PROBLEM:
Copy the stretch of the analyzer documentation from "has_log_weights¶: Return True" through "Number of replicas.", substituting "system" for "phase".

SOURCE TEXT:

"""

Returns:	DeltaH_ij : ndarray of floats, shape (K,K) or (K+2, K+2) Difference in enthalpy from each state relative to each other state dDeltaH_ij : ndarray of floats, shape (K,K) or (K+2, K+2) Error in the difference in enthalpy from each state relative to each other state

get_entropy()¶

Compute the difference in entropy and error in that estimate from the MBAR object

Output shape changes based on if there are unsampled states detected in the sampler

Returns:	DeltaH_ij : ndarray of floats, shape (K,K) or (K+2, K+2) Difference in enthalpy from each state relative to each other state dDeltaH_ij : ndarray of floats, shape (K,K) or (K+2, K+2) Error in the difference in enthalpy from each state relative to each other state

get_free_energy()¶

Compute the free energy and error in free energy from the MBAR object

Output shape changes based on if there are unsampled states detected in the sampler

Returns:	DeltaF_ij : ndarray of floats, shape (K,K) or (K+2, K+2) Difference in free energy from each state relative to each other state dDeltaF_ij : ndarray of floats, shape (K,K) or (K+2, K+2) Error in the difference in free energy from each state relative to each other state

has_log_weights¶: Return True if the storage has log weights, False otherwise

kT¶

Quantity of boltzmann constant times temperature of the phase in units of energy per mol

Allows conversion between dimensionless energy and unit bearing energy

n_equilibration_iterations¶: int: The number of equilibration interations.

n_iterations¶: int: The total number of iterations of the phase.

n_replicas¶: int: Number of replicas.

n_states¶: int: Number of sampled thermodynamic states.

name¶: User-readable string name of the phase

observables¶: List of observables that the instanced analyzer can compute/fetch.

read_energies()¶

Extract energies from the ncfile and order them by replica, state, iteration.

Returns:

sampled_energy_matrix : np.ndarray of shape [n_replicas, n_states, n_iterations]: Potential energy matrix of the sampled states.
unsampled_energy_matrix : np.ndarray of shape [n_replicas, n_unsamped_states, n_iterations]: Potential energy matrix of the unsampled states. Energy from each drawn sample n, evaluated at unsampled state l. If no unsampled states were drawn, this will be shape (0,N).

"""

DATASET ENTRIES:

"""

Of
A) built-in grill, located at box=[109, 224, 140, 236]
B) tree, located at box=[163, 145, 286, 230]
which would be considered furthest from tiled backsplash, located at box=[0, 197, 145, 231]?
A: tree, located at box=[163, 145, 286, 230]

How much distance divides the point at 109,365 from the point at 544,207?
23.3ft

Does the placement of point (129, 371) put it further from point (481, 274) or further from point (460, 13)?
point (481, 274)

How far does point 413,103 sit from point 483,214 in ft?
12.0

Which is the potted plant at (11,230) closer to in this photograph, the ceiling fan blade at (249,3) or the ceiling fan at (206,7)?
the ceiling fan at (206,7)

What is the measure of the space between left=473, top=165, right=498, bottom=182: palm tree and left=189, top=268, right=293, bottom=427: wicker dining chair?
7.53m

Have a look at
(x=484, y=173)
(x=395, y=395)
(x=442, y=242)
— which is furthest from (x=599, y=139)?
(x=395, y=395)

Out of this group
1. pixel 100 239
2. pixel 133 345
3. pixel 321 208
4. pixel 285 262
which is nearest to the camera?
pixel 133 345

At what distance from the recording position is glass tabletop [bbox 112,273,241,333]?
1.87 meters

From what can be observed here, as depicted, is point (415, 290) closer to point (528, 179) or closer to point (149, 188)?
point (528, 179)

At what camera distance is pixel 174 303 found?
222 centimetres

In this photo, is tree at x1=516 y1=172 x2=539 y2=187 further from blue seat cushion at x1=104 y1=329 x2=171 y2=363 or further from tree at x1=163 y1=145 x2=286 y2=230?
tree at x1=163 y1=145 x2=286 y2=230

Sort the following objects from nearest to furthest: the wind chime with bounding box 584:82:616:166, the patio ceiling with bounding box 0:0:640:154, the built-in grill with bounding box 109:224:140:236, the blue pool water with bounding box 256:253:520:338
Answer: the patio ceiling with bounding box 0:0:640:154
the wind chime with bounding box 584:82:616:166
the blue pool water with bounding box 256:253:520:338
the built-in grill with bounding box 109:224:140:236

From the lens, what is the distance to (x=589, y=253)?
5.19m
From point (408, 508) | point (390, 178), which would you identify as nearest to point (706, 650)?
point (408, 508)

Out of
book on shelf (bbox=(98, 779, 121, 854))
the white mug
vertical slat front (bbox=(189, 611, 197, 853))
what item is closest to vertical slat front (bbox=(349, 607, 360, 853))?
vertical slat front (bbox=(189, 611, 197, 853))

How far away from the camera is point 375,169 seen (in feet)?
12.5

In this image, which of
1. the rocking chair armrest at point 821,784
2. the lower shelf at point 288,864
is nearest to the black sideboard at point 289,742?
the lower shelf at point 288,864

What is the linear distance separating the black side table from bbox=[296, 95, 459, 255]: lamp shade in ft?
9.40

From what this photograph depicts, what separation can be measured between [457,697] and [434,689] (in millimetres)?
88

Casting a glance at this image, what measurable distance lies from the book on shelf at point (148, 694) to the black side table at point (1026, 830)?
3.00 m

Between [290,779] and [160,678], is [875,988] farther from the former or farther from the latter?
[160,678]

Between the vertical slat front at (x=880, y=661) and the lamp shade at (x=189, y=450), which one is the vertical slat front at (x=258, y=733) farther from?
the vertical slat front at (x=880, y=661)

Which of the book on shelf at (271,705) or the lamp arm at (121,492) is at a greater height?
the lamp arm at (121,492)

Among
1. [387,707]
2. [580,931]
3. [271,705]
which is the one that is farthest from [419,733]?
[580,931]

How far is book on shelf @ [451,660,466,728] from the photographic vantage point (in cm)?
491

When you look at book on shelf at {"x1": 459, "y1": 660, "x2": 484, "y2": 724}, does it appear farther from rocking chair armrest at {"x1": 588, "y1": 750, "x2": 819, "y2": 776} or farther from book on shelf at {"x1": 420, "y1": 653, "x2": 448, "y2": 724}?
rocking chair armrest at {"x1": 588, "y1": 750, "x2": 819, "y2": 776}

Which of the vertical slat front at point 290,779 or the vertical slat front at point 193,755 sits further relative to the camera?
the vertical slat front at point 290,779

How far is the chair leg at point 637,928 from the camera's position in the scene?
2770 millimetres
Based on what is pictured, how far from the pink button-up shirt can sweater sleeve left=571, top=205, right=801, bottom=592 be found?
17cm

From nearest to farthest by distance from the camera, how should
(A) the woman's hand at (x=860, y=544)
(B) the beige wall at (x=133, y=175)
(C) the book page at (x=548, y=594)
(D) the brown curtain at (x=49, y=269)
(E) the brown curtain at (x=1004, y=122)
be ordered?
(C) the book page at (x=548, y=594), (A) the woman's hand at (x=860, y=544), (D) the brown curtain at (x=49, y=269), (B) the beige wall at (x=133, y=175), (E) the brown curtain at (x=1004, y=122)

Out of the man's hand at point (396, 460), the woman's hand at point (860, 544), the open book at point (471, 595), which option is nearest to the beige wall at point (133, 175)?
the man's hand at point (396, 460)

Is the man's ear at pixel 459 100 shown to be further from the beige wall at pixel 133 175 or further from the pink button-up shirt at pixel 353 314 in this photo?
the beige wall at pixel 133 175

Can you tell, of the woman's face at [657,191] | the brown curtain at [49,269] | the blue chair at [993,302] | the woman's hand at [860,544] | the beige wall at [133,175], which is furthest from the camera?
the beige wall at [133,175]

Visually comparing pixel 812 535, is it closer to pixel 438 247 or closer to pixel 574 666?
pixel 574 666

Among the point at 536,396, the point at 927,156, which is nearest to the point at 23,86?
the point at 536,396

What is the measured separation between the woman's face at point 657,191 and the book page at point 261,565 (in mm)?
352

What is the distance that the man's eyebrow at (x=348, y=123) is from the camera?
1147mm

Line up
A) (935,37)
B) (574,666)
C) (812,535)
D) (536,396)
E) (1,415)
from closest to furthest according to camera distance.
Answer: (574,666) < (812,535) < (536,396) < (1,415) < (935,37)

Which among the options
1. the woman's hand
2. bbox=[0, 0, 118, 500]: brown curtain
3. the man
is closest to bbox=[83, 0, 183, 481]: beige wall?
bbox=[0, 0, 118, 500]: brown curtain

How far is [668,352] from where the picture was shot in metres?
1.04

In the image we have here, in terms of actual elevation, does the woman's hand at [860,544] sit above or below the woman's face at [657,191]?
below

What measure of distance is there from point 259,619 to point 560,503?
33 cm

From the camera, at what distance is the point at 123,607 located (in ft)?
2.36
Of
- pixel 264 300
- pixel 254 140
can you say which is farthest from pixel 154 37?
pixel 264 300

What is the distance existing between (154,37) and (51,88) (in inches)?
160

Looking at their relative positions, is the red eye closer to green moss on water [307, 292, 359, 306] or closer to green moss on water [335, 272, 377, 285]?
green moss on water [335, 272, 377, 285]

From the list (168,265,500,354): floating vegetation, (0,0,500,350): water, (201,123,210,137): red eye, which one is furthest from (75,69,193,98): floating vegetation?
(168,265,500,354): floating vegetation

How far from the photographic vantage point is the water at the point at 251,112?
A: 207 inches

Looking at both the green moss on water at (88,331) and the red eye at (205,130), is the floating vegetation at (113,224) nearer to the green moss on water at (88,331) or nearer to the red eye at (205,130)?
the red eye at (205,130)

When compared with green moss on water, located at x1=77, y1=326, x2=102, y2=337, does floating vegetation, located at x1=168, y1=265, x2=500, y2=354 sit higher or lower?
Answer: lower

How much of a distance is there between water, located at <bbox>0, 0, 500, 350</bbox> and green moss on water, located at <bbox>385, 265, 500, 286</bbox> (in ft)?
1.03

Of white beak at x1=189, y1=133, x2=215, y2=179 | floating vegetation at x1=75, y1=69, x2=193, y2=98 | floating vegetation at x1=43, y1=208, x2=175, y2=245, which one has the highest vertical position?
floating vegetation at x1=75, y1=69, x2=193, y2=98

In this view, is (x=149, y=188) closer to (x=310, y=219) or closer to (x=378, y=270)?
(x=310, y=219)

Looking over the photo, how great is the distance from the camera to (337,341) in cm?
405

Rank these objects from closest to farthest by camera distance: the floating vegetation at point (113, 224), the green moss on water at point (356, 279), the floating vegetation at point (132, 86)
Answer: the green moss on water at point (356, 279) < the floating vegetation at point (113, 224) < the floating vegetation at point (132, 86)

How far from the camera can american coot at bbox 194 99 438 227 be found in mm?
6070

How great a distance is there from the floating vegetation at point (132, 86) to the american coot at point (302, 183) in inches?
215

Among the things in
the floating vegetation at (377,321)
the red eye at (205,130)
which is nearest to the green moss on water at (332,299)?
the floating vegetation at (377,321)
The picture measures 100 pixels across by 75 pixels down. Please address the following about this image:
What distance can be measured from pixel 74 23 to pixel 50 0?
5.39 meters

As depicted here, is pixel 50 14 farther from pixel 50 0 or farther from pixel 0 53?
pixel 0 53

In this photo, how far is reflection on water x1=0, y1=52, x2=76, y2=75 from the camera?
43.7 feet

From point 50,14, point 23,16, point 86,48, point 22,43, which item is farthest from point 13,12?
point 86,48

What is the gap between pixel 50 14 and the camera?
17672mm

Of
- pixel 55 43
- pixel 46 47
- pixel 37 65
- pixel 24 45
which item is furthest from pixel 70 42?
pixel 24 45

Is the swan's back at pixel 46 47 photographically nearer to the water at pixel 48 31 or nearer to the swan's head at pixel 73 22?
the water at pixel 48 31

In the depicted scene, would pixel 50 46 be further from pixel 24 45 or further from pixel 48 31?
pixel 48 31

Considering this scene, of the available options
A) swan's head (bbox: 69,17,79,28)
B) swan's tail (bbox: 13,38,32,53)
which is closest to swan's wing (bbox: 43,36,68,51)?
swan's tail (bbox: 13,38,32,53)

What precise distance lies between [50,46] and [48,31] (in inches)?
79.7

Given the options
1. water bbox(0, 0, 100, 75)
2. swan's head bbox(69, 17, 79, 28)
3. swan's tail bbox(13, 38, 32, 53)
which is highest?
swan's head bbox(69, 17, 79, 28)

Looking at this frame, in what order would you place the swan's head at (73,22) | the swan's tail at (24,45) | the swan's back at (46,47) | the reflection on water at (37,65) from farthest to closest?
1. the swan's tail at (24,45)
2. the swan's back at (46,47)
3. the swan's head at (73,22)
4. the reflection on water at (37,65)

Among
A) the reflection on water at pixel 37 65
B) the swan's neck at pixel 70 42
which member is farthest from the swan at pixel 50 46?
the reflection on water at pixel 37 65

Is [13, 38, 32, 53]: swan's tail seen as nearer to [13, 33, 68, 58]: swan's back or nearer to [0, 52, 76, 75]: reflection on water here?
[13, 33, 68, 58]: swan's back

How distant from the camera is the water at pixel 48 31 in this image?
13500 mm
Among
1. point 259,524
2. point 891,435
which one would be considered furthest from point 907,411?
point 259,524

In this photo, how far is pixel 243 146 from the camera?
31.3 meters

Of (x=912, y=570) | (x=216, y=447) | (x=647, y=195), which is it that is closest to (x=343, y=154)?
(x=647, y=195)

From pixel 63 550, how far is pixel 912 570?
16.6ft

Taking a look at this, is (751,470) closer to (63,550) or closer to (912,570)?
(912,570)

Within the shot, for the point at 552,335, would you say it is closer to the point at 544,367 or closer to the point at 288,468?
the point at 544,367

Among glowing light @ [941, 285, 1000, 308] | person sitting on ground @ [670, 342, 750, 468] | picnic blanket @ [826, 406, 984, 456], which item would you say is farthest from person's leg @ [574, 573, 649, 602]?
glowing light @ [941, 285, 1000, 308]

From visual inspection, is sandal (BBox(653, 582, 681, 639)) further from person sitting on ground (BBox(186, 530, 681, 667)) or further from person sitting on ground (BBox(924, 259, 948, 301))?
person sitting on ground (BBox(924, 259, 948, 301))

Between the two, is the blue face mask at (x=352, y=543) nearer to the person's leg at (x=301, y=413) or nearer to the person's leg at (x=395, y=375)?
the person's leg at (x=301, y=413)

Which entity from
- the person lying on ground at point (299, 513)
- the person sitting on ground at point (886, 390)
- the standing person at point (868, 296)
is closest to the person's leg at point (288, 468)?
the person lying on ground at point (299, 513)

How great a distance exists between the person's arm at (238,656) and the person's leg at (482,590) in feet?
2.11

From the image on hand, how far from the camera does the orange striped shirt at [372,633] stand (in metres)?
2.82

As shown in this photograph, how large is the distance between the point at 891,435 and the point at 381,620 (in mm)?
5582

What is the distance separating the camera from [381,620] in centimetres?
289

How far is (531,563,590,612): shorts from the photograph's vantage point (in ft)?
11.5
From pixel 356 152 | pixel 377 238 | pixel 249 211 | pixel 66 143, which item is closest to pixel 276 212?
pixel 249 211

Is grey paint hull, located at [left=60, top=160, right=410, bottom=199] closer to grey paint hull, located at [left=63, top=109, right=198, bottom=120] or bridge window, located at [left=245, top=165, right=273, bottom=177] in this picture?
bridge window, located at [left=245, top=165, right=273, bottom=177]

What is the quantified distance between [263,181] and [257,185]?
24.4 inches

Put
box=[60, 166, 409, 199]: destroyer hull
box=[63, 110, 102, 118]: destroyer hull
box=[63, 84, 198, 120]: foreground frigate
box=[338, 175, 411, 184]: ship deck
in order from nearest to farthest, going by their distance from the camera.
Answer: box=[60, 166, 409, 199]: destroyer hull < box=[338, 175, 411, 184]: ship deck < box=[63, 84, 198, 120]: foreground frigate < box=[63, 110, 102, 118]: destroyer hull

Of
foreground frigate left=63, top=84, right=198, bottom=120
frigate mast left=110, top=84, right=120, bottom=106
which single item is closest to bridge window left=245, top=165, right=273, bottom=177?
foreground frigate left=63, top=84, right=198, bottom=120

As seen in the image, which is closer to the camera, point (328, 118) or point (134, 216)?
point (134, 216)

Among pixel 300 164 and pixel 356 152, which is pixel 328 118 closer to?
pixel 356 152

"""

RIGHT ANSWER:
has_log_weights¶: Return True if the storage has log weights, False otherwise

kT¶

Quantity of boltzmann constant times temperature of the system in units of energy per mol

Allows conversion between dimensionless energy and unit bearing energy

n_equilibration_iterations¶: int: The number of equilibration interations.

n_iterations¶: int: The total number of iterations of the system.

n_replicas¶: int: Number of replicas.